The initial phase is a three-month probationary training which filters out the promising candidates for the next phases of training. Those who successfully complete the selection are awarded the Para wings and the Maroon Beret, before commencing their yearlong initial Para (Special Forces) battalions (1, 2, 3, 4, 9, 10, 11, 12, 21 PARA), which takes place twice a year in the spring and the autumn term.

A notable aspect of this selection is the route match, which involves running 60-70 km with 23 kgs of weight. It is one of the longest and toughest phases in the world where the applicant is exposed to sleep deprivation, humiliation, exhaustion, mental and physical torture. The selection has reported deaths in the process itself. The attrition rate is very high and is in between 90-95 percent. [100 km Endurance Run in approx. 13 hrs]


Taken from Discovery Channel’s documentary on Indian Para SF

The initial phase is a three-month probationary training of physical fitness and aptitude test and it is so gruesome that more than 80% of the applicants drop out. Those who successfully complete the test are subjected to a five-week-long process called the ‘hell’s week’ where commandos are put through extreme sleep deprivation coupled with the most difficult physical tasks, like shooting a target 25 meters away with a man standing next to it, who is usually your buddy.

It’s also where they believe in something called stress inoculation. They expose you to pressure and suffering in training so you’ll build up your immunity. It’s a kind of classic psychological conditioning in various types of hostile control scenarios: the techniques were designed to disorient, break-down, isolate and exploit them in their weakened state. Regardless of how successfully you apply what you’ve learned, everyone is pretty miserable.

The Training

The first phase teaches you how to try to survive alone in the wilderness (edible bugs & plants, how to build tools & get warm, etc). The second teaches how to evade capture & possibly signal friendlies to come to rescue you. The third (and absolute worst) is about dealing with capture, resisting interrogation, enduring certain techniques, which I personally think is a good thing because it helps to know how bad things can get).

All in all, even though you KNOW they can’t hurt you & it’s not going to last very long, at the time your mind forgets that & it becomes a living nightmare beyond belief; something that has to be experienced to fully appreciate.

The Special Forces training is 3.5 years, the longest anywhere and the training is also a continuous process, in the special forces, the members are imparted both basic and advance training. They are taught specialized mode of infiltration and ex-filtration, either by air (combat free-fall) or sea (combat diving).

A para SF soldier

These commandos are even capable of firing while lying down, standing, running full-sprint, even backwards and looking into a mirror – with a reaction time of 0.27 seconds.

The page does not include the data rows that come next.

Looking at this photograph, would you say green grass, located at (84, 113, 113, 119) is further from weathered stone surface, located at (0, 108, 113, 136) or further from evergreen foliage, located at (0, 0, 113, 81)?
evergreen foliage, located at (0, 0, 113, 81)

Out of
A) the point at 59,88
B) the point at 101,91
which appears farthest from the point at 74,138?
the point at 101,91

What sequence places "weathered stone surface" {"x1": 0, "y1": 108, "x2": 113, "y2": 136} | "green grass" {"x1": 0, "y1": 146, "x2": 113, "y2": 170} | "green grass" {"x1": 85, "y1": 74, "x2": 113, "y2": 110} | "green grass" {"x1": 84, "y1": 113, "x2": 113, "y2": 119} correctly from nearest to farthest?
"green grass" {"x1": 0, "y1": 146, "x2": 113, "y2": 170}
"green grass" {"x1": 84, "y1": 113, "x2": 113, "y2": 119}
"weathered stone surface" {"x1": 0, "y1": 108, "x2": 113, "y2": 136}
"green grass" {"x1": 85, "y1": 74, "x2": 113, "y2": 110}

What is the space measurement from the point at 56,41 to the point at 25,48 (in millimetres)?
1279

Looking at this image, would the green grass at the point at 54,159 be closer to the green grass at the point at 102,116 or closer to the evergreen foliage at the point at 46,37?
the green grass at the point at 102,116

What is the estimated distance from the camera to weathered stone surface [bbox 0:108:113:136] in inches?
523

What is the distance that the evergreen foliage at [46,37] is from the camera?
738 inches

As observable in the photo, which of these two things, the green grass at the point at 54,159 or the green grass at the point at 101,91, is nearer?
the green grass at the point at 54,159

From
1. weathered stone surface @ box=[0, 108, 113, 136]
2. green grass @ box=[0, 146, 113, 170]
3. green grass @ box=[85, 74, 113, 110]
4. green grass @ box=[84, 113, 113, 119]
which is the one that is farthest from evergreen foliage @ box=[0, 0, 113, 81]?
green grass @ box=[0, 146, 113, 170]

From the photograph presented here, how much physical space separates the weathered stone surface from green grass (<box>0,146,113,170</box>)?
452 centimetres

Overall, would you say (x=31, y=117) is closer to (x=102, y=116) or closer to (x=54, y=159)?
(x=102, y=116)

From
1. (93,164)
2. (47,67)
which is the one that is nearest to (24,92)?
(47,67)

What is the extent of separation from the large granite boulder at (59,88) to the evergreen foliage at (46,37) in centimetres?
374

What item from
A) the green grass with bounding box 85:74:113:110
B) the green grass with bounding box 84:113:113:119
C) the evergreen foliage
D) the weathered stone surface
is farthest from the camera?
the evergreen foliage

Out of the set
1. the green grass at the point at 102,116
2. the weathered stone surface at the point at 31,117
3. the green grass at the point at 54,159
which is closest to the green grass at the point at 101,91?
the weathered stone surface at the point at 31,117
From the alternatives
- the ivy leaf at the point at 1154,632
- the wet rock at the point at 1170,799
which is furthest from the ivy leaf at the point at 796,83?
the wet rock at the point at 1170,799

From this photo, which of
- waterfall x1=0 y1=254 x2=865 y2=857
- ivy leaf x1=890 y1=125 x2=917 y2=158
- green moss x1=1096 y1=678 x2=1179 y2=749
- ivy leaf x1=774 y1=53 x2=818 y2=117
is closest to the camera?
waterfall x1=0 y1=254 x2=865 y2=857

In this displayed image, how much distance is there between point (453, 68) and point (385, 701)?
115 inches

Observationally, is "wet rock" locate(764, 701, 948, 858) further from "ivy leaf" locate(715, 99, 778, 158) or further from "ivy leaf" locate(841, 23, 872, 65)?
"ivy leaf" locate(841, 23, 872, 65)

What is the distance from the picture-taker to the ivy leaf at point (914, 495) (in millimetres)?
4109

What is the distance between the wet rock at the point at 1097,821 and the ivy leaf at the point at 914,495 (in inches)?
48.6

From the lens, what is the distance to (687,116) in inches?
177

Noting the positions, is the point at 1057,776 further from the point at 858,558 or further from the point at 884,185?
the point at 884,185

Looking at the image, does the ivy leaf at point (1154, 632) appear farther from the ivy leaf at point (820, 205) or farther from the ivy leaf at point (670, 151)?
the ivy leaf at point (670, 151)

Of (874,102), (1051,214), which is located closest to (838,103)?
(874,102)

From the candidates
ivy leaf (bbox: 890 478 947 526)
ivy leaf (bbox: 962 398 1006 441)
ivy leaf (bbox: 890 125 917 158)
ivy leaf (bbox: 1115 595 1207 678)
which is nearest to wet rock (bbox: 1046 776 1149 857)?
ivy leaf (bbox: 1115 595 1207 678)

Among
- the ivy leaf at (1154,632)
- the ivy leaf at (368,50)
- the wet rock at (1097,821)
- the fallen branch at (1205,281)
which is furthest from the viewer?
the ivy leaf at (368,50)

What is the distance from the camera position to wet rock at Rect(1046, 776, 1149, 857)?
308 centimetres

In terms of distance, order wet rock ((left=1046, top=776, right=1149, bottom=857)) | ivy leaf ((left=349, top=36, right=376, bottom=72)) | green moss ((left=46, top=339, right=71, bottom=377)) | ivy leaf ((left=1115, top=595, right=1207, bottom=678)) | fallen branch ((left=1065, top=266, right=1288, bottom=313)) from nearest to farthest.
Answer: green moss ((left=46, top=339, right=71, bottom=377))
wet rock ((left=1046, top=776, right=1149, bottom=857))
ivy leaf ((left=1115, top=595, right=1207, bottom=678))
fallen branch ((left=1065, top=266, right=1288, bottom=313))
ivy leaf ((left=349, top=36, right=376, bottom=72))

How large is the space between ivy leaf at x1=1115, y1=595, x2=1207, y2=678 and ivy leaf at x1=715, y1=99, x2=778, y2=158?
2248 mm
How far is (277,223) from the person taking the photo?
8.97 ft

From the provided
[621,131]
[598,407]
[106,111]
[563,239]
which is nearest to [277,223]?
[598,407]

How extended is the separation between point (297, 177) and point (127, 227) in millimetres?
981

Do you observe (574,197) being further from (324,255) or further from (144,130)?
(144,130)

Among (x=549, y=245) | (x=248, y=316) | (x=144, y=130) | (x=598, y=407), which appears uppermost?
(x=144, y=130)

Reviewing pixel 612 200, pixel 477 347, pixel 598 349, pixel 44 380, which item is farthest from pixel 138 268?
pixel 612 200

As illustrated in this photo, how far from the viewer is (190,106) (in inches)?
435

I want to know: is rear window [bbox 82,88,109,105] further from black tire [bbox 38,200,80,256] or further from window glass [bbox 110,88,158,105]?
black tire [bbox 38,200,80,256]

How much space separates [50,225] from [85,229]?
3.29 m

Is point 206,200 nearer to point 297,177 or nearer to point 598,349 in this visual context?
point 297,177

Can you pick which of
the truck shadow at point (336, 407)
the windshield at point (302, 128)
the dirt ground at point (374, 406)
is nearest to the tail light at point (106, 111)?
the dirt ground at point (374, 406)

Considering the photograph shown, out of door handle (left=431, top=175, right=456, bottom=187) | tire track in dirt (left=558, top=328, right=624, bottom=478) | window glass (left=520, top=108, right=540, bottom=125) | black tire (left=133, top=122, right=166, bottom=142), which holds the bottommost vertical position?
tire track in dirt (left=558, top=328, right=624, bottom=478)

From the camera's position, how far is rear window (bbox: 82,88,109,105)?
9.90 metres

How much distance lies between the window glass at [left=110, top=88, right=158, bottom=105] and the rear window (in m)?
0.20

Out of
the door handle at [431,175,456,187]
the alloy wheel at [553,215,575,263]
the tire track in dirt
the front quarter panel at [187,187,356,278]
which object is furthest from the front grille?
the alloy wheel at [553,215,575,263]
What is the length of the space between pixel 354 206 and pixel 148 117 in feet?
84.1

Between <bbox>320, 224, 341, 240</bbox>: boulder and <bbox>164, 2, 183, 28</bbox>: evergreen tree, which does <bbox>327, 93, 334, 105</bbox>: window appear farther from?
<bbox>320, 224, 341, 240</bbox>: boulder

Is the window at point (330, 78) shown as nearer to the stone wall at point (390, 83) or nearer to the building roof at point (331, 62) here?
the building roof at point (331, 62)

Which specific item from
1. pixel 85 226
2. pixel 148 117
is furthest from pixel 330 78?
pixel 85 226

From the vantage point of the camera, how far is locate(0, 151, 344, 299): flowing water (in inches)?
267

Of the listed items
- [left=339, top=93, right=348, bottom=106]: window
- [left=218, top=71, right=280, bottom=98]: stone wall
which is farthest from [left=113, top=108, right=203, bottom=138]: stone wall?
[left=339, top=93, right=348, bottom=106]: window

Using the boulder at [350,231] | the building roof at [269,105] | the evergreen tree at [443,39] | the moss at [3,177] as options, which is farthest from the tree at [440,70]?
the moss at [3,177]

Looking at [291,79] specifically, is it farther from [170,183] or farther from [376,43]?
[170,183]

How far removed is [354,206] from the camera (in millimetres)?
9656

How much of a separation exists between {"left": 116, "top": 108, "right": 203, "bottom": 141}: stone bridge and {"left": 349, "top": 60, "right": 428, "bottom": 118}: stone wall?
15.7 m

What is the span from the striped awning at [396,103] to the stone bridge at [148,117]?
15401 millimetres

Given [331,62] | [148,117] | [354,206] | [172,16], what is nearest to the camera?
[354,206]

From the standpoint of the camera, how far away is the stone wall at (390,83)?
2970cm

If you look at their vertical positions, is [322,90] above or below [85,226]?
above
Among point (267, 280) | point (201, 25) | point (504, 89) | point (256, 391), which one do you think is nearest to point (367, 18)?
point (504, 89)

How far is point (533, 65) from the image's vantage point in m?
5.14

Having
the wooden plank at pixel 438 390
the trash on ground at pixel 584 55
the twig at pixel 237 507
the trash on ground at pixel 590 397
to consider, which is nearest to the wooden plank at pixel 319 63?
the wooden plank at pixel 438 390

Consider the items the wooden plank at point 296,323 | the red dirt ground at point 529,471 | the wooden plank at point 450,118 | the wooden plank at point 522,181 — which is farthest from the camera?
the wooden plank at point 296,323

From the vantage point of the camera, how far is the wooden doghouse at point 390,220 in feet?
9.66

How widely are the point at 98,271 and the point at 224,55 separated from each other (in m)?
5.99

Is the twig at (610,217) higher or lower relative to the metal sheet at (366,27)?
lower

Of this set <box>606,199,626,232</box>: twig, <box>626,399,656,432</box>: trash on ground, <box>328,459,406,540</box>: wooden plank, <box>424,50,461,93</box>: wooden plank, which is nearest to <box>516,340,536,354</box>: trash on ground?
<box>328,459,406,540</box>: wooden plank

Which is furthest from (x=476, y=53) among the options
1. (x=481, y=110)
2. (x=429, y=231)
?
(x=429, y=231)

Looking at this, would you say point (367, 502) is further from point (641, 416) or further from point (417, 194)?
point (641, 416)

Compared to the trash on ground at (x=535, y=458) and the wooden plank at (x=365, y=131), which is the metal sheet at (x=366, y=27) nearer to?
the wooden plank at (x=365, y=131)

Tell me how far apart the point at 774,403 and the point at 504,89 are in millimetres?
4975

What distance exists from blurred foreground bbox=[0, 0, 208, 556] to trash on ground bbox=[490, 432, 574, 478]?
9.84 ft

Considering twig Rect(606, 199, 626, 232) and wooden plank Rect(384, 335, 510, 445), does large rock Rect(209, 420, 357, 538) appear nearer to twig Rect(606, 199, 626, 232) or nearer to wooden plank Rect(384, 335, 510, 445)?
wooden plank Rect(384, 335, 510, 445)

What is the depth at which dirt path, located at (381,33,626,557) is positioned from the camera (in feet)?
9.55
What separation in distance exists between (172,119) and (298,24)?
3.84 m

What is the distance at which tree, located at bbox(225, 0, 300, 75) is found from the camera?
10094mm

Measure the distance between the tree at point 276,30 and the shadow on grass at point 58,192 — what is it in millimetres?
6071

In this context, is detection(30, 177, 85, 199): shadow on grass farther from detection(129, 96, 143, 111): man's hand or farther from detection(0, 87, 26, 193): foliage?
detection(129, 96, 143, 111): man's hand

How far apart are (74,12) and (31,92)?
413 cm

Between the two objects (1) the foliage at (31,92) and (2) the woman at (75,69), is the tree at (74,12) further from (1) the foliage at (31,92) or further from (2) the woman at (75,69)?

Infiltration, ex-filtration, assault, room and building intervention, intelligence gathering, patrolling, ambush tactics, counter-ambush tactics, counterinsurgency, counter-terrorism, unconventional warfare, guerrilla warfare, asymmetric warfare, raids & sabotage, martial arts training, tactical shooting, stress firing, reflex shooting, buddy system drills, close quarter battle, tactical driving, advance weapon courses & handling, sniping, demolition training, survival skills, linguistic training, logistics training, trade-craft training is imparted by the intelligence agencies.

To get into Para SF, according to sources, you should not cross the maximum age limit of 25 years and have the minimum age limit of 18 years.

As per my Para friend, age is not a consideration, you have to apply within 5 years of joining a regiment. It is easier to join as a soldier. Officer posts are far and few in Para (SF) and very difficult. Good contacts may be of some help getting directly into Para battalion and make it easier to clear SF probation.

However, it is indeed very difficult to get in, approx 1000–800 apply only 100 or even less remain for probation. After the 3 month probation gets over, who knows? Most have been know to quit on their own.